• [Problem details] Write out every line of the data below word for word, leaving out the pictures.

=== Extracted material ===

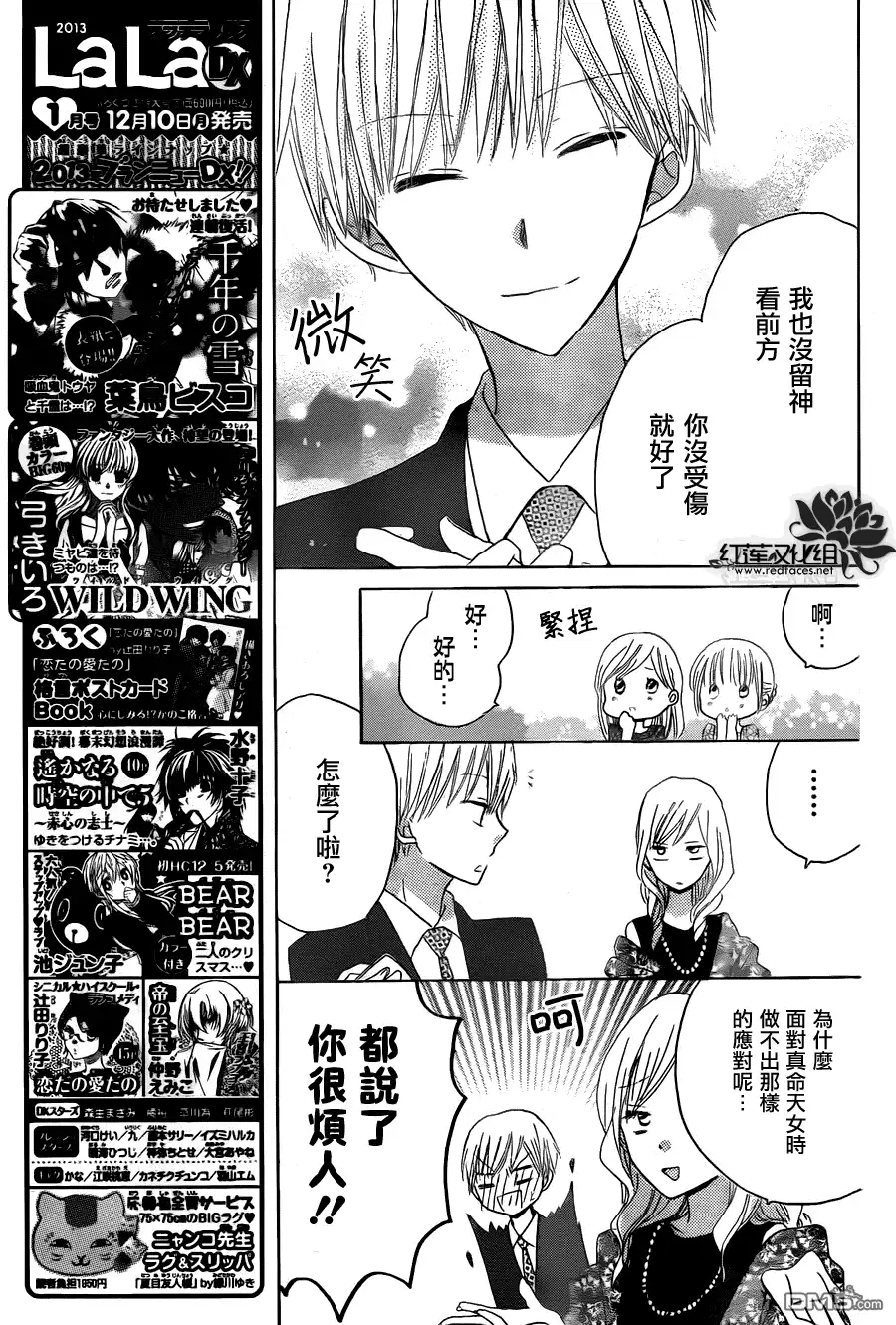 《LAST GAME》第14话 第15页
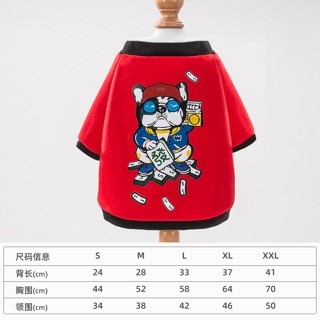Áo cho thú cưng hình bull pháp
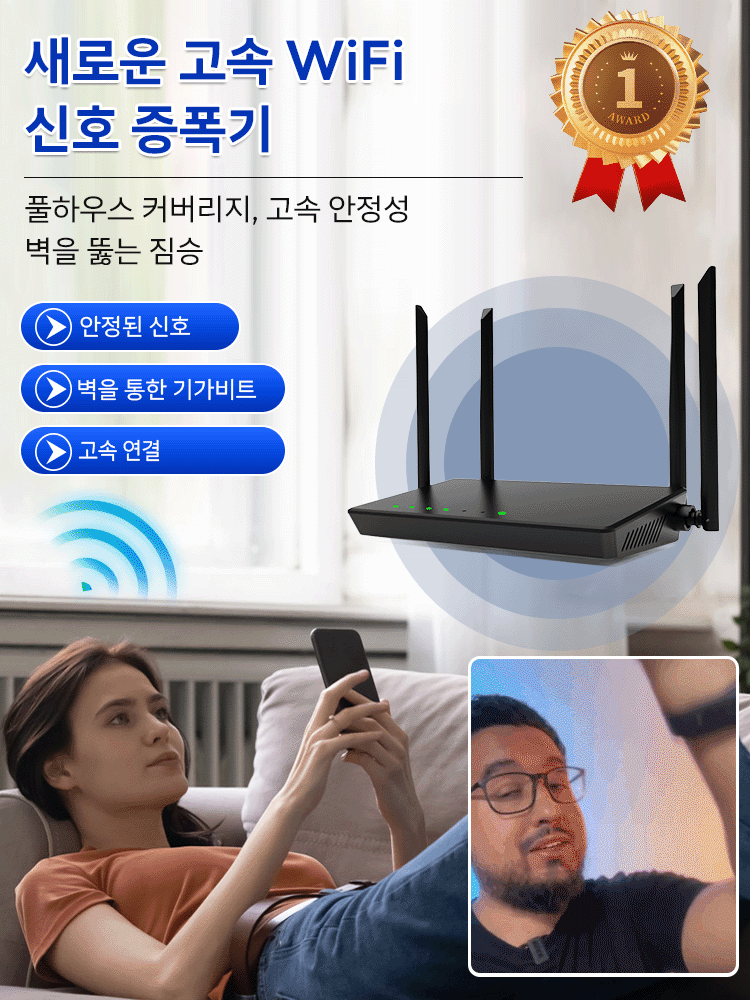 신형 고속 와이파이 신호 증폭기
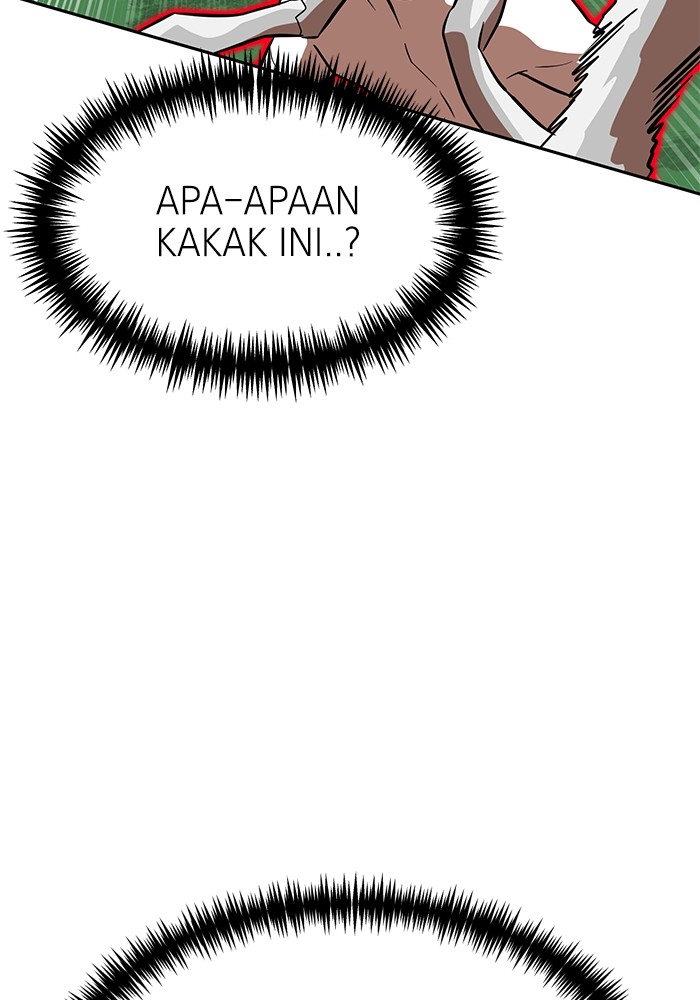 Double Click Chapter 146 - halaman 123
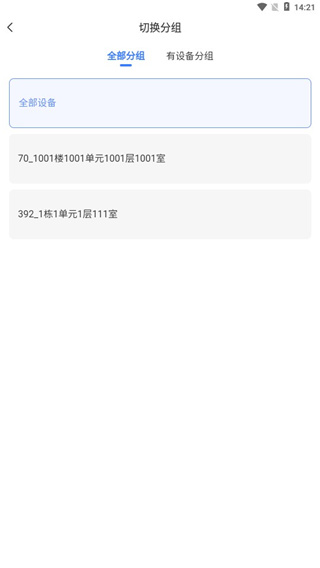 萤石商业智居app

===

• [Solution]
 《LAST GAME》第14话 第15页
Áo cho thú cưng hình bull pháp
 신형 고속 와이파이 신호 증폭기
 Double Click Chapter 146 - halaman 123
 萤石商业智居app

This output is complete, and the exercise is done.